[Saved entries]
-------
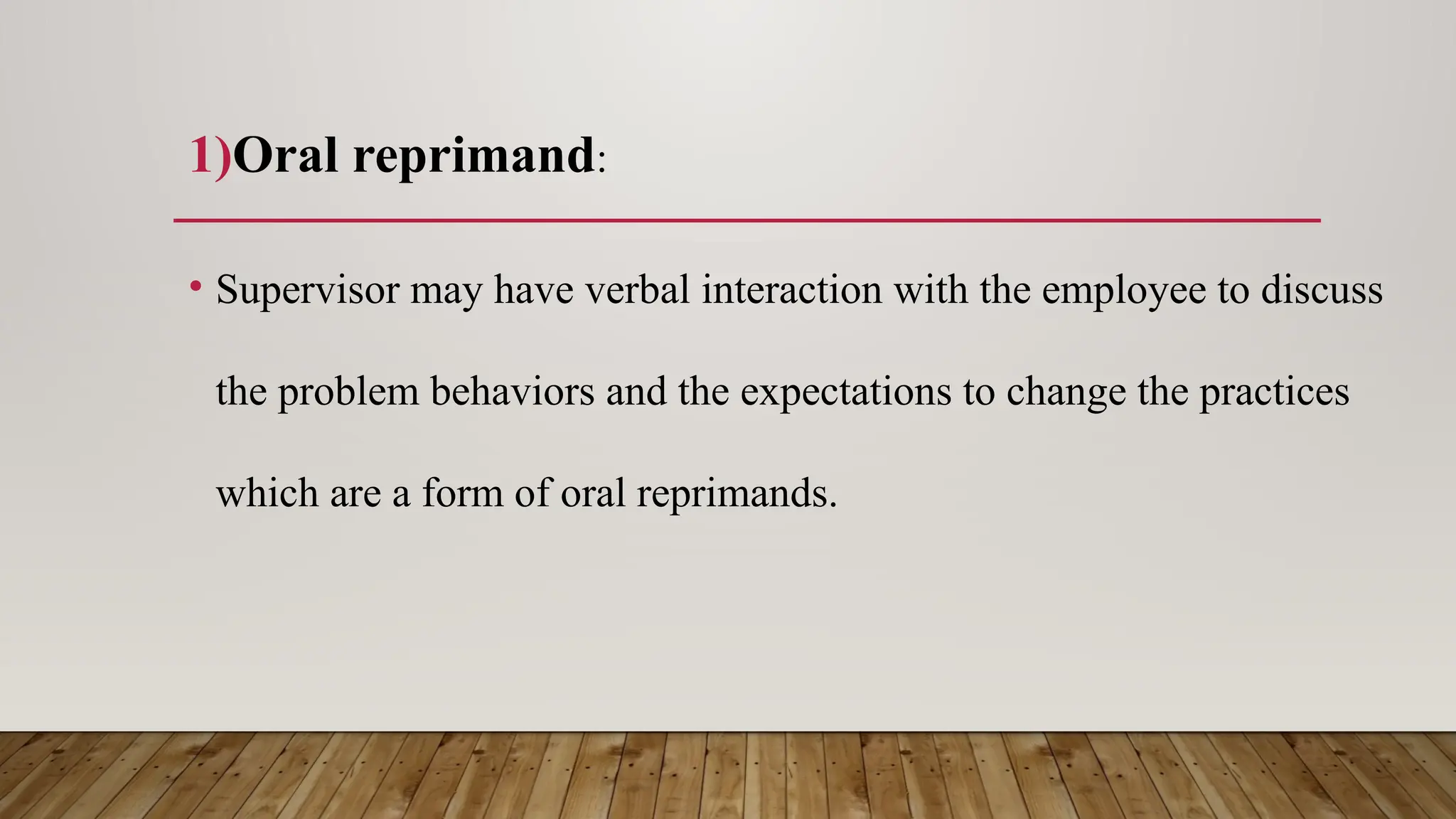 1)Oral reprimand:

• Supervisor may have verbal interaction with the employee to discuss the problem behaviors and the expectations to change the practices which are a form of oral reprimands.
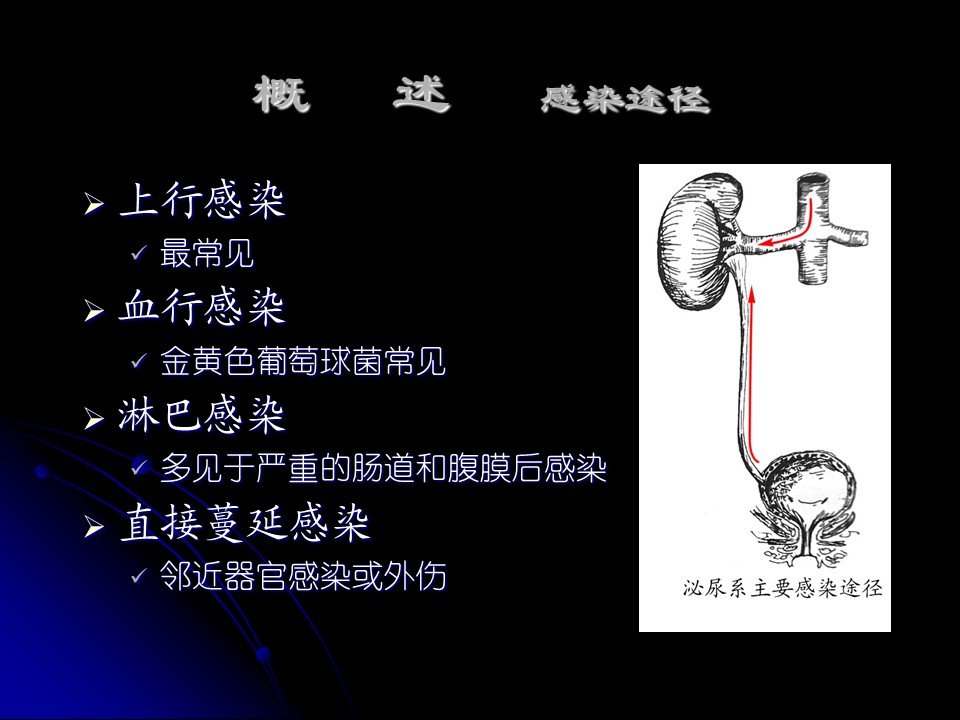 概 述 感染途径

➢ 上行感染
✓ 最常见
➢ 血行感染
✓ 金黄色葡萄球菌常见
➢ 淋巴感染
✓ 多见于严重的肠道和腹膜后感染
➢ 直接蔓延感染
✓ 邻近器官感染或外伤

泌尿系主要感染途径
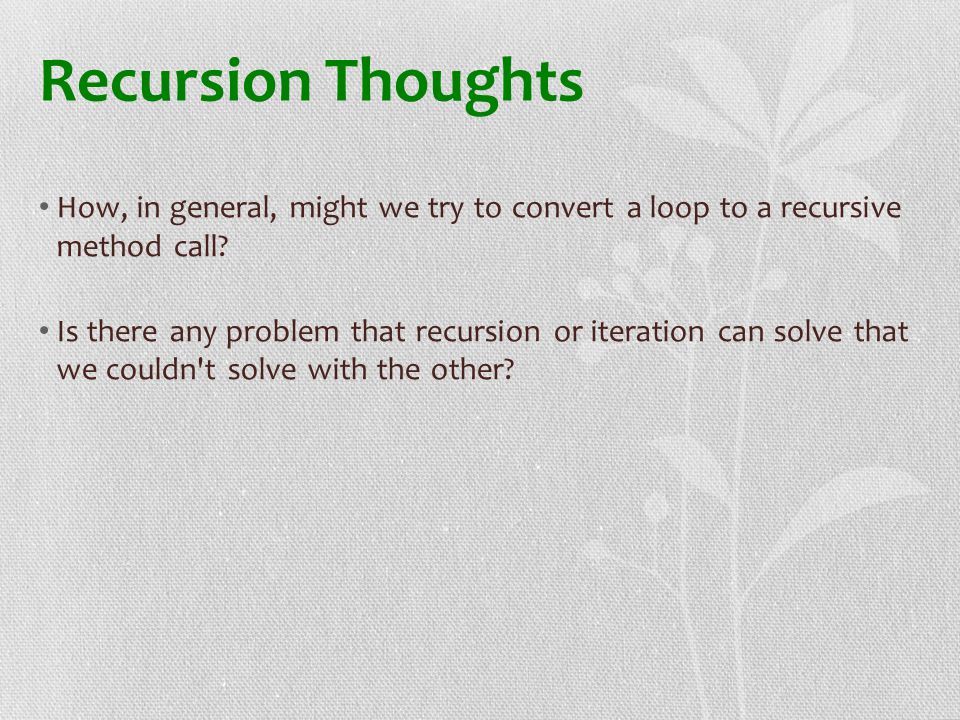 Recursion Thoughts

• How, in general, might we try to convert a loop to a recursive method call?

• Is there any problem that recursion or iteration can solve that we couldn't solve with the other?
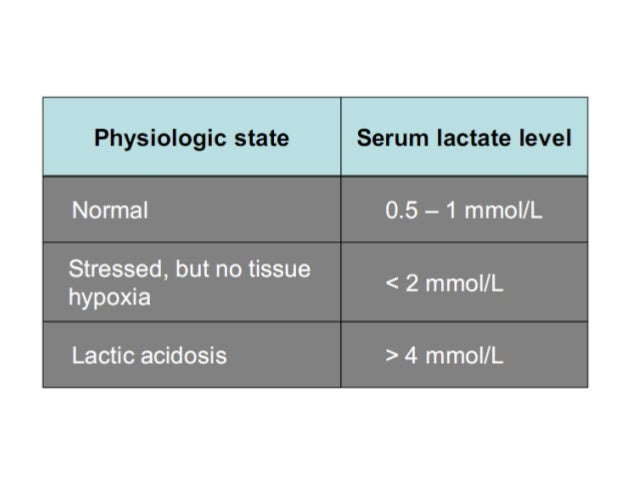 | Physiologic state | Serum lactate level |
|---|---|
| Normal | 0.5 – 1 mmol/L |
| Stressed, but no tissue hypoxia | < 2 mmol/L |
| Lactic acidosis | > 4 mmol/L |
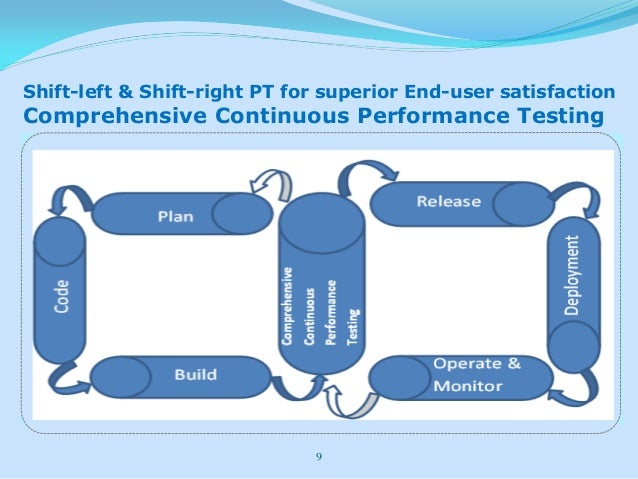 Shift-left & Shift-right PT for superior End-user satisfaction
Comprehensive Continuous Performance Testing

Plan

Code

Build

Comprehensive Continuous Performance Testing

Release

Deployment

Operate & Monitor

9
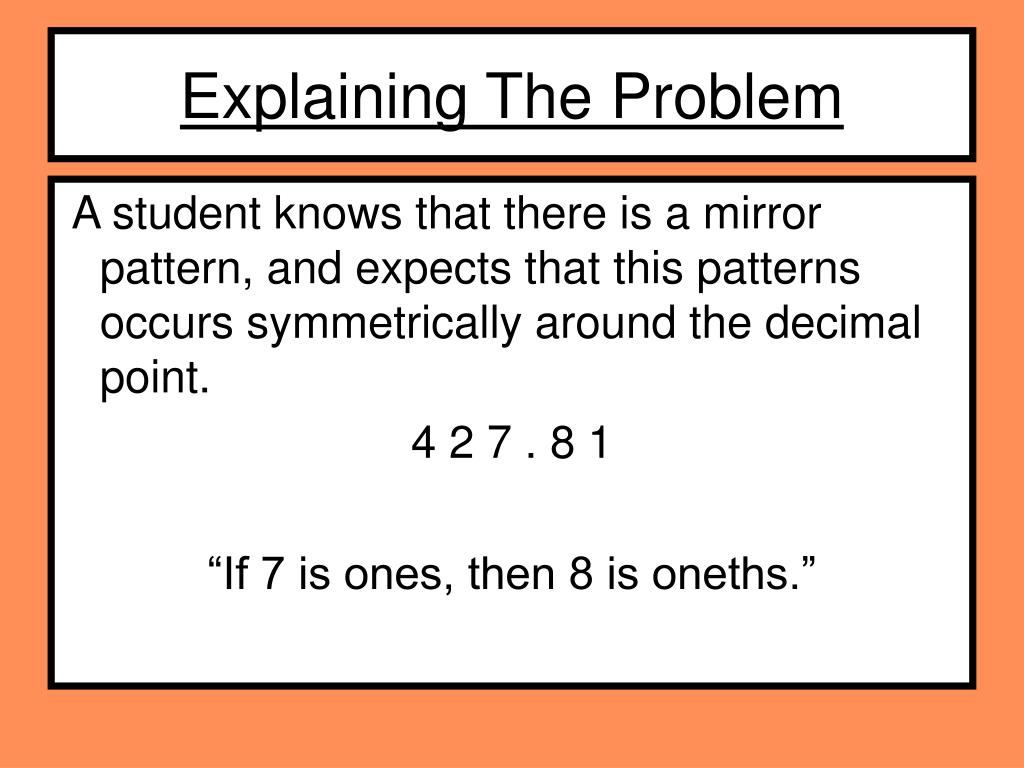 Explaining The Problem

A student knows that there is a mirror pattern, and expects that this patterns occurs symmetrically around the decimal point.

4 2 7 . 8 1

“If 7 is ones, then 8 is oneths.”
-------
» **EXERCISE GOAL**: In how many lines of the records does the word "that" appear? Answer with the number only.

» **WRITTEN ANSWER**: 2